What he did love was science. He was a keen amateur astronomer and you can see the interest in the detailed descriptions of scientific and engineering procedures in this story. That cool descriptive style provides a valuable contrast to the fevered prose he uses as he ratchets up the dread when the unimaginable is encountered. The key word is dread. Lovecraft likes the slow and steady build from unease to discomfort and finally to dread.
Of course when he hits his stride and the plot is just right, the sheer force of his imagination and the conviction in the delivery is irresistible.
And in At The Mountains Of Madness he has the story just right.
The story tells of a disastrous, scientific expedition to Antarctica. The narrator, one of the two survivors, details a series of nightmare events in the hope of stopping a return expedition.
What happened to the expedition is prime Lovecraft. The discovery of a vast ancient city built by barely imaginable aliens from eons past, their rivalry with other cosmic visitors, hideous creatures still living deep under the earth, and brooding over it all, the hint of a neighbouring, larger, infinite horror beyond human comprehension.
His favourite themes are here. The complete insignificance of mankind in an uncaring and hostile universe, his love of science, his atheism, alleged dislike of the cold and his concerns around racial and cultural purity.
And Lovecraft’s unique prose style of course. Who else could, after listing his narrator’s protests that what he was seeing was indescribable then come up with a sentence like the following?
“We were on the track ahead as the nightmare plastic column of fetid black iridescence oozed tightly onward through its fifteen-foot sinus; gathering unholy speed and driving before it a spiral, rethickening cloud of pallid abyss-vapour.”

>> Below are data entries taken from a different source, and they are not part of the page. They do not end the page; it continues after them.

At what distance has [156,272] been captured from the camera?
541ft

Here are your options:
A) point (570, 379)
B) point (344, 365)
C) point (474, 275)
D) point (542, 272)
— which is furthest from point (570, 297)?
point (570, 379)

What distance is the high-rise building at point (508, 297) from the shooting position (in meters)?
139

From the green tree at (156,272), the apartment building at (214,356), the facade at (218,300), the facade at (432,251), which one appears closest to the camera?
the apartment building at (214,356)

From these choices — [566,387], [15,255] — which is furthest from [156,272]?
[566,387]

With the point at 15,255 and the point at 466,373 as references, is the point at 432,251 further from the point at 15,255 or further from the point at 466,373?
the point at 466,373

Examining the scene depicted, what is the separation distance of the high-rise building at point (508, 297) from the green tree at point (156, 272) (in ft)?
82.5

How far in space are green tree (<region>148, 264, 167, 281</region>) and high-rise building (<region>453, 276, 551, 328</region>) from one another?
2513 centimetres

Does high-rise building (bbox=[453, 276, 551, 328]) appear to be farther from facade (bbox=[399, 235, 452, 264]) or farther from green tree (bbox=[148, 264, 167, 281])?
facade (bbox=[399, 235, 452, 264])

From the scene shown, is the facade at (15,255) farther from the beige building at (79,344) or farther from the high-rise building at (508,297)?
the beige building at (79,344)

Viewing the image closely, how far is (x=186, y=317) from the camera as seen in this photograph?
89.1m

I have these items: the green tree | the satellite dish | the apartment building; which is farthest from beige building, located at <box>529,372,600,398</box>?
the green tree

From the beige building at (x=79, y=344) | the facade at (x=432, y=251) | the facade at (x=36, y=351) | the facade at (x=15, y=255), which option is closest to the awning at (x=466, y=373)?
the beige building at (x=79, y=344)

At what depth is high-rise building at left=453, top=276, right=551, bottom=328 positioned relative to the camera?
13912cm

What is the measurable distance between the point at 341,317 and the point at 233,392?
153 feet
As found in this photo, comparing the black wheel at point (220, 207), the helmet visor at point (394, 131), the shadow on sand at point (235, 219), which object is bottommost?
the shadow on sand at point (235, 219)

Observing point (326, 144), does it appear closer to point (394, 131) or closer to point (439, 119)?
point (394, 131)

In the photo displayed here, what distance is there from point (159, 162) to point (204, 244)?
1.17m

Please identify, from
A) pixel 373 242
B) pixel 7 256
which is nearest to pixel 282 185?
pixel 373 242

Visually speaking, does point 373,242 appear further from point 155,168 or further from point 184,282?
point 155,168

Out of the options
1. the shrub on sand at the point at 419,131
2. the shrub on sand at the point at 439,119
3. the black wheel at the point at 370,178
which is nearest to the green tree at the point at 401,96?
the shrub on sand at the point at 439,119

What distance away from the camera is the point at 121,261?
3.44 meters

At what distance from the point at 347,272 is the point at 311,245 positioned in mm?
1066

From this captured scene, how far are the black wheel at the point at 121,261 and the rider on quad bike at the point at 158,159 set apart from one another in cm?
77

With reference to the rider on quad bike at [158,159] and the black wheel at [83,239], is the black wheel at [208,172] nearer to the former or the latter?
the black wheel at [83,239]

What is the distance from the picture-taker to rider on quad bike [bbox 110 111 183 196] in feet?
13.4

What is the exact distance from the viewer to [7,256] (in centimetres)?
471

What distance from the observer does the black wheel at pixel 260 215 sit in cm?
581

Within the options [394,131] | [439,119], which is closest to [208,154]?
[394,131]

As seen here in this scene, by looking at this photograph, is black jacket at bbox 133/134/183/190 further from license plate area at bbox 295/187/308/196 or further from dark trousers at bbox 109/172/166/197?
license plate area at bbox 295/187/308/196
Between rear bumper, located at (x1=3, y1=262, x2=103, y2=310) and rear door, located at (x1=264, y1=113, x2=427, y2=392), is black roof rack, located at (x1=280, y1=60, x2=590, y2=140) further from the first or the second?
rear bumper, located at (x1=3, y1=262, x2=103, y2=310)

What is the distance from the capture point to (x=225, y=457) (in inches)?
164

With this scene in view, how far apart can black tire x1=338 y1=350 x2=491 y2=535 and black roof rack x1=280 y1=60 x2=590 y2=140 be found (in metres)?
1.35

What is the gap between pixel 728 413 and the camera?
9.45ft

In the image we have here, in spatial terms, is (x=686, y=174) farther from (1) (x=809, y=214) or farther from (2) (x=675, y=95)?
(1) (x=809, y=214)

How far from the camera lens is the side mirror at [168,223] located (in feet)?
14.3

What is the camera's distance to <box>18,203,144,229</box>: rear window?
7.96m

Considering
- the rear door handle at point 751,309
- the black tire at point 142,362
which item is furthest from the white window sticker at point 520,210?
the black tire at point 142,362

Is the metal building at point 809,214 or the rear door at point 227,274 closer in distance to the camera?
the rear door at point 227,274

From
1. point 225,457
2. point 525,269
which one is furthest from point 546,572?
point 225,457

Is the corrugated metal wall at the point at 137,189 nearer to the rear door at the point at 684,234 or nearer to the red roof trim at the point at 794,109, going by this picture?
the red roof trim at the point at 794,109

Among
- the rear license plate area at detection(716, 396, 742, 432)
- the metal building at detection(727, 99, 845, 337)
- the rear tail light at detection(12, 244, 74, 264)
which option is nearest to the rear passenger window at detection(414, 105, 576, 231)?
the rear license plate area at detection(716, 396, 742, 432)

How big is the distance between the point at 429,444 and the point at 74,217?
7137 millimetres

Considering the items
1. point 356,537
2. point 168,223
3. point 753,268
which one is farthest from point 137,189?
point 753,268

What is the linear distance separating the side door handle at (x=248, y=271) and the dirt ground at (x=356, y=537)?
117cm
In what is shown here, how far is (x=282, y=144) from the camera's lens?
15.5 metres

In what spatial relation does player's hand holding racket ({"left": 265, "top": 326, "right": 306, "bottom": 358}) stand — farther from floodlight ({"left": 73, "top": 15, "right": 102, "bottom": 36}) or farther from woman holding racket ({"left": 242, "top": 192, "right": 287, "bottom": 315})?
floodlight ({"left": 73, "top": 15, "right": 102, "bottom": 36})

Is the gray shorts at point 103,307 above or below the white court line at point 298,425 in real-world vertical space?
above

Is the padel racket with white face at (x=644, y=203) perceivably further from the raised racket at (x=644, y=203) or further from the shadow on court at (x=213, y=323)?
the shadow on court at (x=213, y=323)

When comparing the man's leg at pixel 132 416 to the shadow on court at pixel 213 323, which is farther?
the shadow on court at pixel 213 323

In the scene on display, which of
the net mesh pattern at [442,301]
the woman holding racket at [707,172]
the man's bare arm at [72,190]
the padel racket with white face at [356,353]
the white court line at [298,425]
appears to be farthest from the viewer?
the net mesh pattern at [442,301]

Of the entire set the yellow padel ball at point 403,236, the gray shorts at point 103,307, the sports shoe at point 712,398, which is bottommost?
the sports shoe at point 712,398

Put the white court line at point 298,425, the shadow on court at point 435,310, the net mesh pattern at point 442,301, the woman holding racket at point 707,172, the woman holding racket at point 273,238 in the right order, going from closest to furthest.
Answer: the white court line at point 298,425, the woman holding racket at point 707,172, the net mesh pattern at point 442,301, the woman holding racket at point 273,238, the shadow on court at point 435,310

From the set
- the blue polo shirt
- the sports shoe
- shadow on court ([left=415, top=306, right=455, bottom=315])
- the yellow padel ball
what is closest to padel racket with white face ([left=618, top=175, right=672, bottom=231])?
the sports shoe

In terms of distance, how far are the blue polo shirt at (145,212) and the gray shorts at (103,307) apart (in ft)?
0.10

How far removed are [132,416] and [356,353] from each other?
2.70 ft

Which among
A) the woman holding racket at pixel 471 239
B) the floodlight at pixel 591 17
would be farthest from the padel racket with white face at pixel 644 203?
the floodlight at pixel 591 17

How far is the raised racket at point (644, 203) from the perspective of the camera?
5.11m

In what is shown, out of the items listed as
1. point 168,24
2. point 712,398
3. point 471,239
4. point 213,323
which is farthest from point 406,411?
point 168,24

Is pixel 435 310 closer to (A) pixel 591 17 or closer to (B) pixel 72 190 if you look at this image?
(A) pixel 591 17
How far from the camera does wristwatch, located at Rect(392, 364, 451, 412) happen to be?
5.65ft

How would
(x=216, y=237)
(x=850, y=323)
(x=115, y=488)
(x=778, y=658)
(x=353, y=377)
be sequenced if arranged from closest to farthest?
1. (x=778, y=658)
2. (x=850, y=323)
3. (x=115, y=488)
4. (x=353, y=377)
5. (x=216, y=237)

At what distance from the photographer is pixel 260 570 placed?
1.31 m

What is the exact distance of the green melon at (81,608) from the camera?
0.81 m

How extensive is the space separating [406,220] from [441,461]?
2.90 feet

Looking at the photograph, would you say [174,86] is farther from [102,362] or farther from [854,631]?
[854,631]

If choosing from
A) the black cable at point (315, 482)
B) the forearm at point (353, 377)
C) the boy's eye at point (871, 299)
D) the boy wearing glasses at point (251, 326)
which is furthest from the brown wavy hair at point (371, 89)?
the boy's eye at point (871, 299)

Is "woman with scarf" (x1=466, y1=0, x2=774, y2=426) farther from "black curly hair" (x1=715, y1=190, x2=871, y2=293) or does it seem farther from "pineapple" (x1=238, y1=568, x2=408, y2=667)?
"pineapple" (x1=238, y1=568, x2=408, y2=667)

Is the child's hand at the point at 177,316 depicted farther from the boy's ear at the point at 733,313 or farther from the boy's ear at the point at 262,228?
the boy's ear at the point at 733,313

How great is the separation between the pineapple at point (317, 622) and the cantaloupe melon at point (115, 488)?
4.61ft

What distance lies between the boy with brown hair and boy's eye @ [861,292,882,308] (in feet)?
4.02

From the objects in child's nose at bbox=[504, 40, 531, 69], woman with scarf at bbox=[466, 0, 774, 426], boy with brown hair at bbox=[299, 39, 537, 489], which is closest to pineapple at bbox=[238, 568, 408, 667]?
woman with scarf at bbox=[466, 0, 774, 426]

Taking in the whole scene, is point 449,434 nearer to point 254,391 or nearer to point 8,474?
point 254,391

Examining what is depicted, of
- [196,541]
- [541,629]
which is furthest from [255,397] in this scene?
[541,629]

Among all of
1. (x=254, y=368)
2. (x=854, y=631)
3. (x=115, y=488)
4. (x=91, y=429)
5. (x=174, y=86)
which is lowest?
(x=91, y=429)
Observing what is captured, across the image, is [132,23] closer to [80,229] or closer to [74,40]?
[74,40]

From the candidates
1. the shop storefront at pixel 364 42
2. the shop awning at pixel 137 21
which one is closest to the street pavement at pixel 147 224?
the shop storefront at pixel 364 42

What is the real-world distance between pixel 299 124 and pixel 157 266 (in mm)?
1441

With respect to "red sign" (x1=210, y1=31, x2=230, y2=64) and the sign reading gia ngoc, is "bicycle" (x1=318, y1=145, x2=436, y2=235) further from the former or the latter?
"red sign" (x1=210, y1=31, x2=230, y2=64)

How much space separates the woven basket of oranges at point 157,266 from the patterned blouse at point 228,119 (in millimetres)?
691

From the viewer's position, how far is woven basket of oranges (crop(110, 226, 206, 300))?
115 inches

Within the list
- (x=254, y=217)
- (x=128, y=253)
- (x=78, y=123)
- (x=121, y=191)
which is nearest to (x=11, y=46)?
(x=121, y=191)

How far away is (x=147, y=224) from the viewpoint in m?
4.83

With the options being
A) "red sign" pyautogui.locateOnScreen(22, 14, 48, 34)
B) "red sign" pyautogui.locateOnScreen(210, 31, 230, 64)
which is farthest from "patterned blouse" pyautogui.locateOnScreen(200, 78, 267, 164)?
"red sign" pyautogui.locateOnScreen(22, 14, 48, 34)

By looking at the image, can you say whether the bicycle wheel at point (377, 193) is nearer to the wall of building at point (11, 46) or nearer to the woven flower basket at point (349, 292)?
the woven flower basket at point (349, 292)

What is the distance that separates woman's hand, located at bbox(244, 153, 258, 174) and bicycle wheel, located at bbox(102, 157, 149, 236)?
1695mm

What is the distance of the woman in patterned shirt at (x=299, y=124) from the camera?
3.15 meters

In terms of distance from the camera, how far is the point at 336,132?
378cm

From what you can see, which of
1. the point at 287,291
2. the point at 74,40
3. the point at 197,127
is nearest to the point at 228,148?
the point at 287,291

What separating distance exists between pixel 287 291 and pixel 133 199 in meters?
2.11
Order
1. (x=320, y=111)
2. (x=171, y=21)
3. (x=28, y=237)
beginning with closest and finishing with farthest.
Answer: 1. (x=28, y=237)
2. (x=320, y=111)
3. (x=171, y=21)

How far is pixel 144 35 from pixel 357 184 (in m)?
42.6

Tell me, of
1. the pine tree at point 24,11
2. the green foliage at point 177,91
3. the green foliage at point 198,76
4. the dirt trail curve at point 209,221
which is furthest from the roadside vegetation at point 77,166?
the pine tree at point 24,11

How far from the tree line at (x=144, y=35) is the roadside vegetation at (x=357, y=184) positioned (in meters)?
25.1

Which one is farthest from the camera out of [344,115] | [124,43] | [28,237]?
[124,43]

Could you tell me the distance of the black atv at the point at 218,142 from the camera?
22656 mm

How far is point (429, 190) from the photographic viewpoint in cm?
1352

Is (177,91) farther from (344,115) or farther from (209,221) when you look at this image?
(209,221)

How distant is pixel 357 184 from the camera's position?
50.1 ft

Of course there is plenty more of that stuff and after a while it starts to wrap you up like some kind of monster mucous. It becomes less silly, and like any writing in this genre when it is effective, you want to believe. The accompanying short story in the book I have, The Shadow Over Innsmouth explores in more detail Lovecraft’s beliefs regarding miscegenation and the importance of place, in this case the New England region of the USA, in horror writing. The short story is where Lovecraft is at his best. I think the word limit helps curb his worse writing instincts.
Still polarising, still influencing, H.P. Lovecraft and his dark creations remain fascinating and unsettling. Love or hate him, you won’t forget Lovecraft’s At The Mountains Of Madness.